Skills llamacpp-bench

Run llama.cpp benchmarks on GGUF models to measure prompt processing (pp) and token generation (tg) performance. Use when the user wants to benchmark LLM models, compare model performance, test inference speed, or run llama-bench on GGUF files. Supports Vulkan, CUDA, ROCm, and CPU backends.

install

source · Clone the upstream repo

git clone https://github.com/openclaw/skills

Claude Code · Install into ~/.claude/skills/

T=$(mktemp -d) && git clone --depth=1 https://github.com/openclaw/skills "$T" && mkdir -p ~/.claude/skills && cp -r "$T/skills/alexhegit/llamacpp-bench" ~/.claude/skills/clawdbot-skills-llamacpp-bench && rm -rf "$T"
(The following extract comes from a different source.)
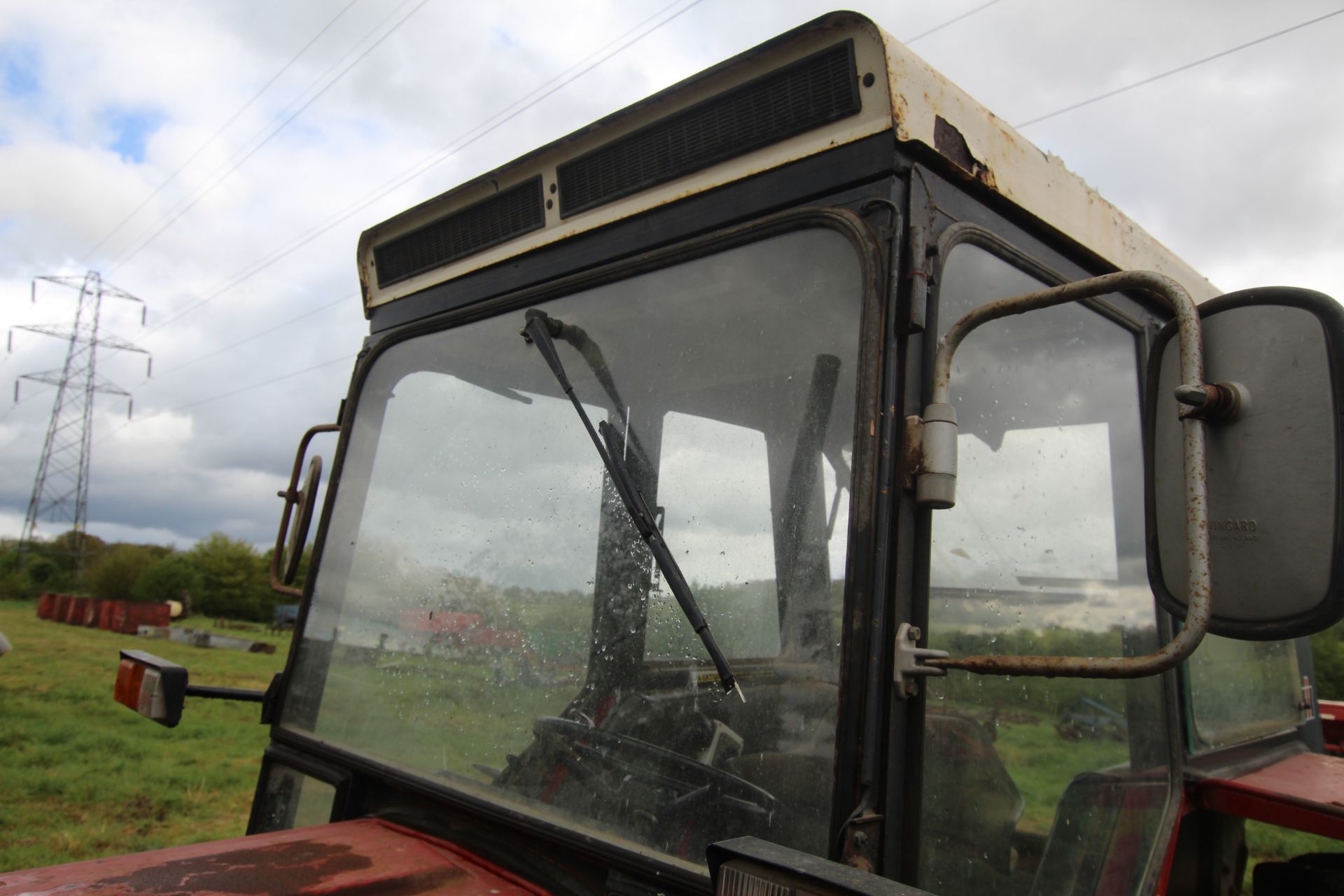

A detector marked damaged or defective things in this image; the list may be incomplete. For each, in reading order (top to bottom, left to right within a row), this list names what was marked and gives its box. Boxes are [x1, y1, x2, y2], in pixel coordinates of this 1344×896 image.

rust patch [935, 115, 1000, 188]
rusty metal frame [269, 421, 341, 601]
rusty metal frame [919, 271, 1214, 680]
rust patch [84, 844, 462, 896]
manifest: skills/alexhegit/llamacpp-bench/SKILL.md

source content

llamacpp-bench

Run standardized benchmarks on GGUF models using llama.cpp's

llama-bench

tool.

Quick Start

# Basic benchmark
llama-bench -m model.gguf -p 512,1024,2048 -n 128,256 -ngl 99

# With specific backend
LLAMA_BACKEND=vulkan llama-bench -m model.gguf -p 512,1024,2048 -n 128,256 -ngl 99

Benchmark Parameters

Parameter	Description	Default
`-m`	Model path (GGUF file)	required
`-p`	Prompt sizes to test	512
`-n`	Generation lengths to test	128
`-ngl`	GPU layers to offload	99
`-t`	CPU threads	auto
`-dev`	Device selection	auto

Standard Test Suite

For consistent comparisons across models, use:

-p 512,1024,2048 -n 128,256 -ngl 99

This tests:

Prompt processing: 512, 1024, 2048 tokens
Token generation: 128, 256 tokens

Interpreting Results

Metric	Meaning	Good Performance
`pp512`	Prompt processing speed at 512 tokens	>1000 t/s
`pp1024`	Prompt processing speed at 1024 tokens	>1000 t/s
`pp2048`	Prompt processing speed at 2048 tokens	>1000 t/s
`tg128`	Token generation speed (128 tokens)	>50 t/s
`tg256`	Token generation speed (256 tokens)	>50 t/s

Backend Selection

llama-bench auto-detects available backends. Priority order:

CUDA (NVIDIA GPUs)
ROCm (AMD GPUs)
Vulkan (cross-platform GPU)
CPU (fallback)

To force a backend, set environment variable or check build:

# Check available backends
llama-bench --help | grep -i "backend\|cuda\|rocm\|vulkan"

Batch Benchmarking

Use the provided script for benchmarking multiple models:

./scripts/benchmark_models.sh /path/to/models/*.gguf

Saving Results

Output can be redirected to a file:

llama-bench -m model.gguf -p 512,1024,2048 -n 128,256 -ngl 99 > results.txt

Or use the benchmark script which auto-saves to timestamped files.

Common Issues

Out of memory: Reduce
```
-ngl
```
(GPU layers) or test smaller prompt sizes
Slow CPU performance: Ensure
```
-t
```
matches CPU core count
Backend not found: Check llama.cpp was built with the desired backend

Building / Updating llama.cpp

Check Current Version

./scripts/build_llamacpp.sh -v

Shows:

Current Git commit and branch
Build date
Whether behind upstream
Available backends

Build or Update

# Interactive mode (prompts for backend selection)
./scripts/build_llamacpp.sh -u

# Specify backend directly
./scripts/build_llamacpp.sh -u -b vulkan   # Vulkan (AMD/Intel GPUs)
./scripts/build_llamacpp.sh -u -b cuda     # CUDA (NVIDIA GPUs)
./scripts/build_llamacpp.sh -u -b rocm     # ROCm (AMD GPUs)
./scripts/build_llamacpp.sh -u -b cpu      # CPU only

# Clean rebuild
./scripts/build_llamacpp.sh -c -b vulkan

# Custom build directory
./scripts/build_llamacpp.sh -u -b cuda -d /custom/path

Build Options

Flag	Description
`-v`	Show version info and exit
`-u`	Update to latest from GitHub
`-c`	Clean build (remove existing)
`-b`	Backend: vulkan, cuda, rocm, cpu
`-d`	Build directory path
`-j`	Parallel jobs (default: CPU count)

Finding llama-bench

The benchmark script auto-detects llama-bench in these locations:

/DATA/Benchmark/llama.cpp/build/bin/llama-bench

```
~/Repo/llama.cpp/build/bin/llama-bench
```
```
~/lab/build/bin/llama-bench
```

If not found, it will search your home directory or you can build it using the script above.